Viernes, 24 de Diciembre de 2010 00:00
Escrito por Guillermo Knochenhauer
La guerra que le declaró Felipe Calderón a la delincuencia organizada ha puesto al descubierto –y ha profundizado– la ineficacia por corrupción del sistema de procuración de justicia, incluidas casi todas las policías, ministerios públicos, jueces y cárceles.
La guerra al narco ha aportado demasiados hechos que comprueban la inoperancia de la justicia, lo cual no deja a nadie indiferente: el primer efecto perverso que provoca es que la ciudadanía se convence cada vez más de que lo que impera en México es la impunidad.
El segundo efecto es el deterioro de las instituciones y el tercero, es la difusión y arraigo en muchas personas de la idea de que se puede delinquir sin sufrir mayores consecuencias.
Al hacerse evidente la ineficacia de todo el sistema para aplicar la justicia, se va profundizando la desconfianza social en la ley y lo que es peor, va cundiendo la percepción de impunidad y la inclinación de muchos, sobre todo de aquellos en quienes la violencia ha estado presente en su vida familiar y entorno social, a desenfrenar su propia capacidad violenta.
Más de treinta mil muertes entre narcotraficantes, comprendido un diez por ciento de civiles inocentes, según estimó el presidente, sin que ninguna haya sido objeto de averiguación como manda la ley que debe hacerse por oficio, deja la percepción de que en México se puede matar sin ser perseguido por la ley y si eso es posible, también se puede extorsionar, secuestrar, robar o mentir con la misma impunidad.
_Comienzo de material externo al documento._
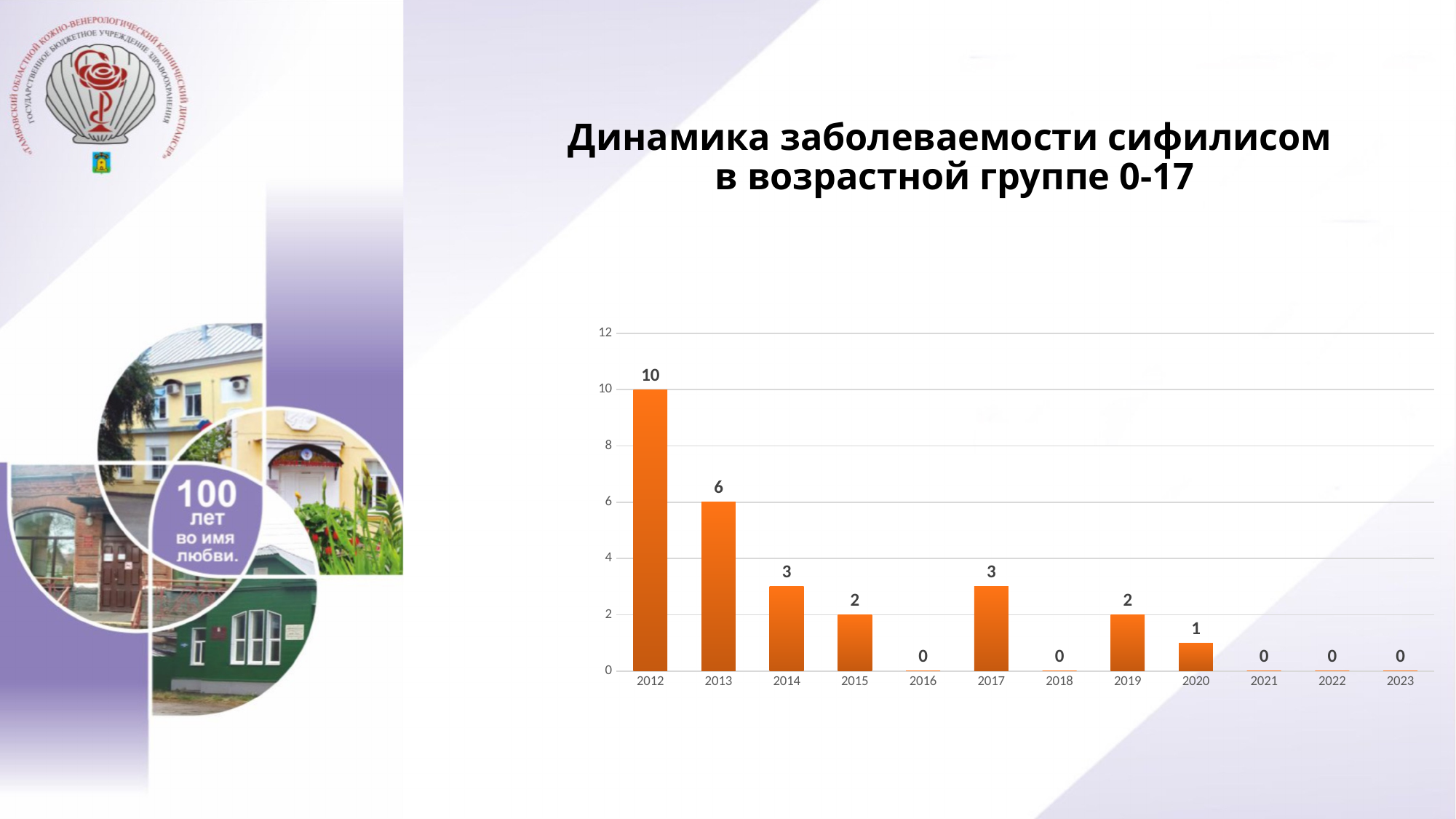
What is the value for 2013? 6 Which year has the highest value? 2012 What is the difference between the values for 2014 and 2015? 1 What kind of chart is shown on the slide? bar chart What is the value for 2017? 3 What is the value for 2020? 1 Which is larger, the value for 2019 or the value for 2020? 2019 What is the difference between the values for 2012 and 2013? 4 How many years have a value of 0? 5 What is the title of the chart on the slide? Динамика заболеваемости сифилисом в возрастной группе 0-17 What is the value for 2012? 10 How many years are shown on the x axis? 12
Calderón le declaró la guerra a los delincuentes mejor organizados sin medir las consecuencias que el deterioro institucional resultante tendría en la predisposición conductual de mexicanos que han sufrido abusos, marginación, violencia física y sicológica, a ejercer ellos mismos una conducta antisocial.
Son millones de mexicanos quienes han padecido tales condiciones. Muchos de ellos tienen predisposición a comportamientos antisociales que ahora, en ausencia del respeto a la ley por la percepción de que las autoridades están perdiendo la guerra y en muchas situaciones se les ve francamente rebasadas, se inclinan a cometer actos delictivos.
La condición (ausente por completo) que evitaría este nocivo efecto es que el enfrentamiento por la fuerza a los delincuentes estuviera acompañado por acciones punitivas en las más altas esferas del poder político y económico: gobernadores, secretarios de gobierno, legisladores, algunos empresarios.
Ningún gobierno de los países penetrados por el narcotráfico –Estados Unidos, muchos europeos y asiáticos– le han declarado la guerra porque no están dispuestos a combatirlo en sus verdaderas fuentes de poder, pero tampoco se les ocurre convertir sus calles y ciudades en campos de batalla con el único resultado posible, que es el agotamiento de las instituciones.
Otro efecto perverso del avance de la delincuencia, es la inclinación de mucha gente a armarse para defenderse de eventuales fechorías. Quienes están pensando en eso o ya lo han hecho, han asumido que el Estado es incapaz de cumplir su función esencial de procuración de justicia.
Esa perspectiva se olvida de que el Estado es la sociedad organizada precisamente para establecer y hacer cumplir las normas de convivencia y de solución de conflictos en cualquier causa particular.
Asumir la incapacidad de las autoridades en esa materia, le abre la puerta a la ley de la selva en la que cada quien se puede convertir en víctima o victimario al cumplir tareas que implican uso de la fuerza y violencia que debían ser monopolio exclusivo del Estado.
Al elogiar a la señora Isabel Miranda de Wallace por su determinación y valor para aprehender a los asesinos de su hijo, el presidente Calderón elogió, por extensión, la intervención de particulares en tareas que son responsabilidad exclusiva del Estado.
El caso de la señora Wallace es afortunadamente extraordinario: no sólo demostró que es posible localizar a los criminales cuando se hace una verdadera investigación, sino que no optó por hacerse justicia por propia mano. Su cometido es que la policía sirva y que los jueces juzguen y ese debería ser el propósito central del gobierno, de los legisladores y del poder judicial en el combate a la delincuencia organizada.